His hand moved down to the small of my back.
“Not lovers,” I whispered, the small hairs on my arm rising, my breath speeding up.
“Please?” he asked, and I smiled, listening to his breath speed up too.
“What’s your name?”
“I don’t know.” His thumb slid up under the back of my tank top. Once again, I was astounded by how warm he was, given the conventional wisdom that he should be an ice cube. “Not my real name. I’ve had many others.”
“You don’t know or you can’t remember?”
“I can’t remember,” he said. “I haven’t used it in a very long time.”
“Then this isn’t something you do often?”
“No.”
He stroked the sides of my waist, brushing his fingers along my belly. On one hand, it felt intensely wrong to let him touch me considering what he had already done to me. On the other, I felt this insanely potent drive to touch and be touched by him
I slid my hands up his arms to his shoulders. He had a hunter’s body, long-boned and lean, with well-defined muscles and visible veins.

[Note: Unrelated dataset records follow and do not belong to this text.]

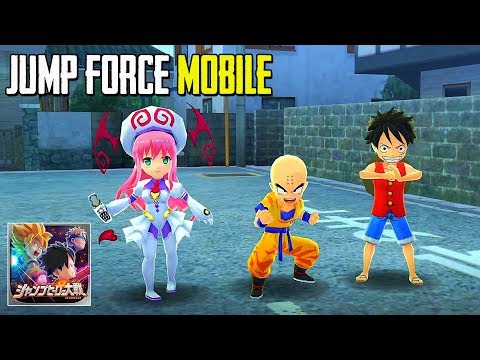 Jump Force Mobile - Weekly Jump Heroes Battle! My Collection 2 Gameplay (Android/IOS)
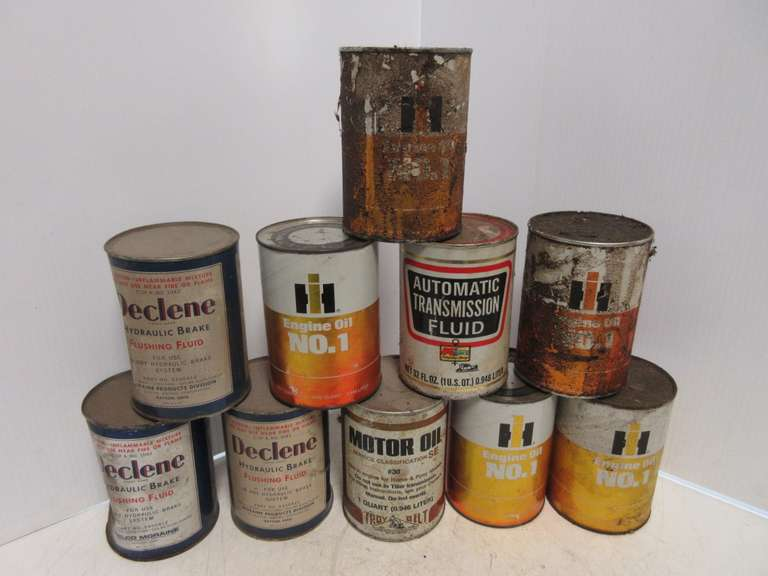 (10) Various Oil Cans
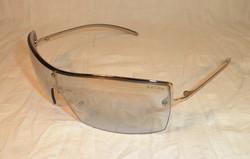 Ralph Lauren szemüveg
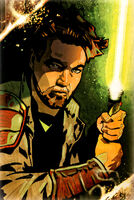 Kyle Katarn, Jedi Knight Star Wars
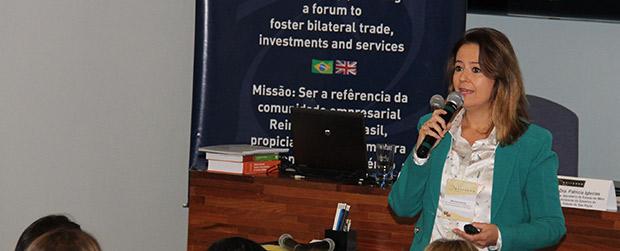 Diretrizes do Sistema Ambiental Paulista são apresentadas em evento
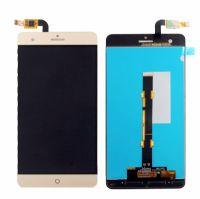 LCD Pantalla Para ZTE V7 Max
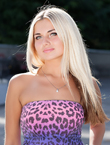 Photo of beautiful  woman Anna with blonde hair and green eyes - 12857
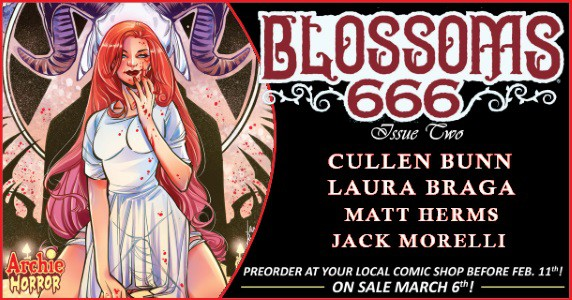 BLOSSOMS 666 #2 pre-order feature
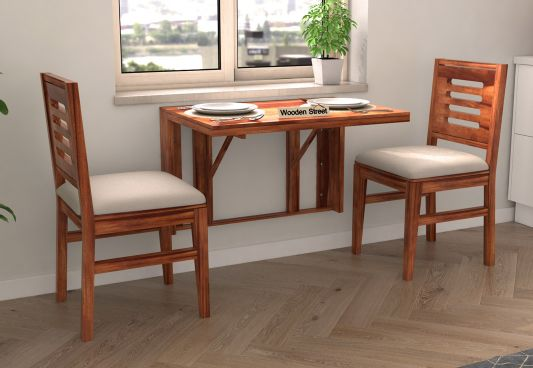 Folding Dining Table Extendable Set Online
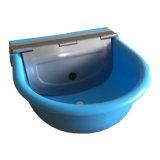 Plastikviehbestand Waterer Abflussrinne-Zufuhr-trinkende Filterglocke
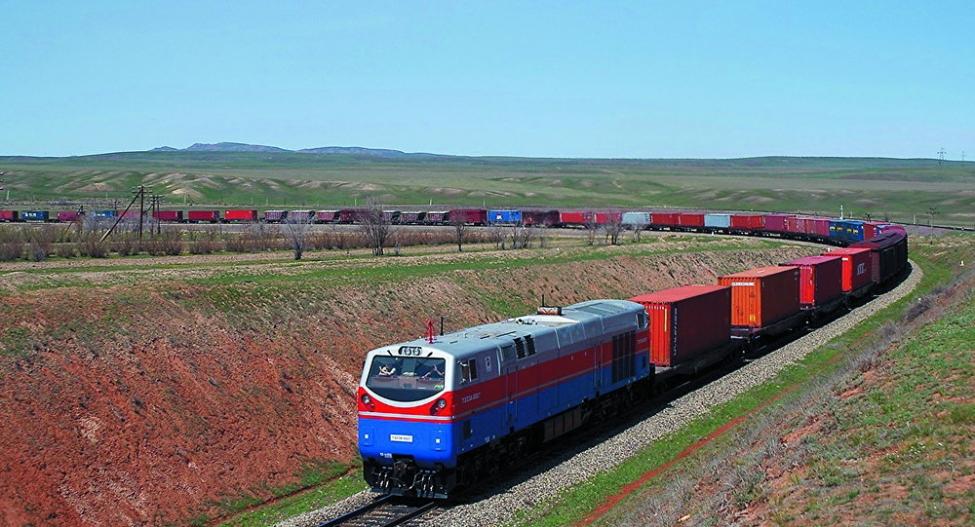150 მატარებელი ტრანსკასპიური სატრანსპორტო დერეფნით - გამართლდება თუ არა ხელისუფლების პროგნოზი?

“How long were you in the cave?” I asked, stalling.
He brought both his hands to my neck, cupping them around my jaw.
“I couldn’t say,” he answered, and ran his thumb over my bottom lip. “The humans were having a war at the time.”

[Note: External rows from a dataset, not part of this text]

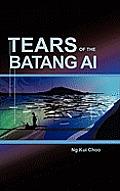 Tears of the Batang AI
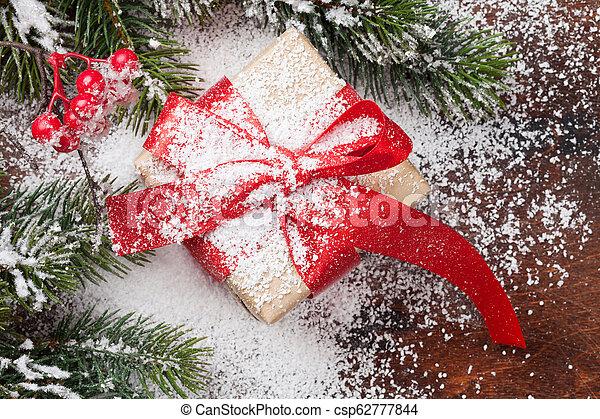 kasten, tanne, weihnachtsgeschenk - csp62777844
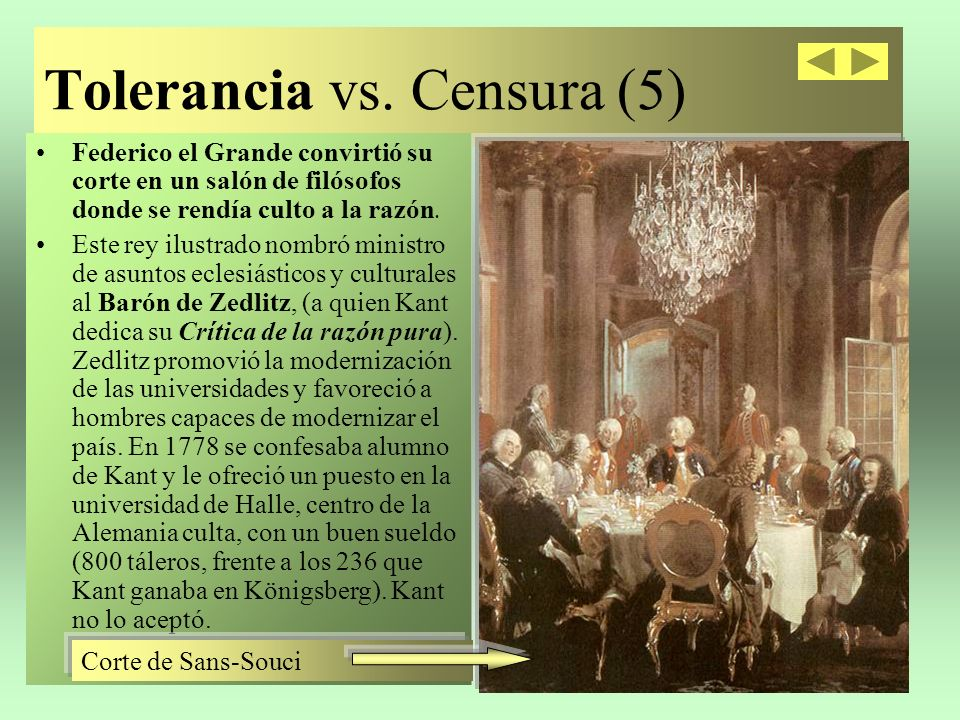 Tolerancia vs. Censura (5)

He’d heard me ten years earlier, sometime after September eleventh. “We’re sort of still having it,” I told him. “Overseas in Iraq and Afghanistan.”
He shook his head. “No, there were battles in Europe and some kind of plague or sickness here. I remember the way it made all the dead smell.”

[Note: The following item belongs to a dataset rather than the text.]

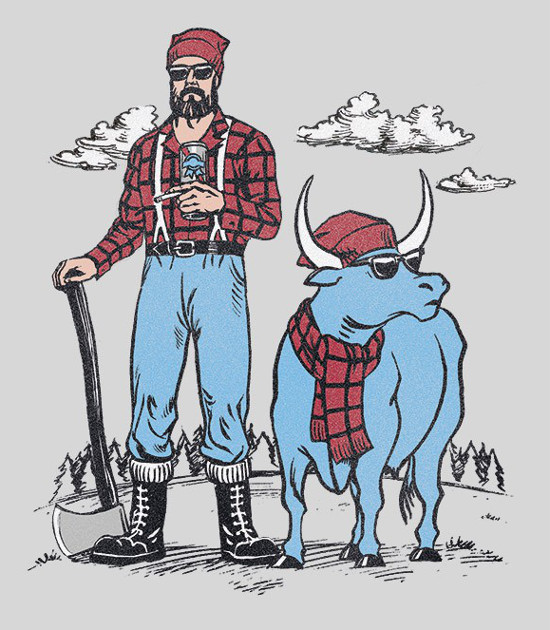Hipster Paul Bunyan Lumberjack T-Shirt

I raised my eyebrows. “Are you talking about World War I?”
He shrugged. “I believe they called it The Great War.”
“Same thing.”
“I was tired. I’d been a hunter for a long time.”
I looked at him. How strange was it that I took pleasure in the fact my body brought him out of hiding? How strange that I should take his face in my hands and kiss him ferociously while plastering said body against his? That I should like the sound of the low chuckle that came from him as I did so, the quiet laugh that tripped its way down my spine?
I pressed my forehead into his chest, breaking away to catch my breath. He had his hands under my shirt again, sliding them up and around.
“Wait,” I breathed.
He paused.
“Can we stop?” I whispered. “Please.”
He nodded slowly, taking his hands away.
“It’s too much.”
“Should I leave?”
I shook my head. “No. No, I just… can you understand how this is a little awkward for me? I shouldn’t want this at all.”
He nodded again but I didn’t let go when he stepped back. Instead I stepped with him, following as if we were joined together at the naval.
“It’s the blood,” he said gently, brushing my hair away from my face. “It ensures an affectionate connection between a maker and a young vampire.”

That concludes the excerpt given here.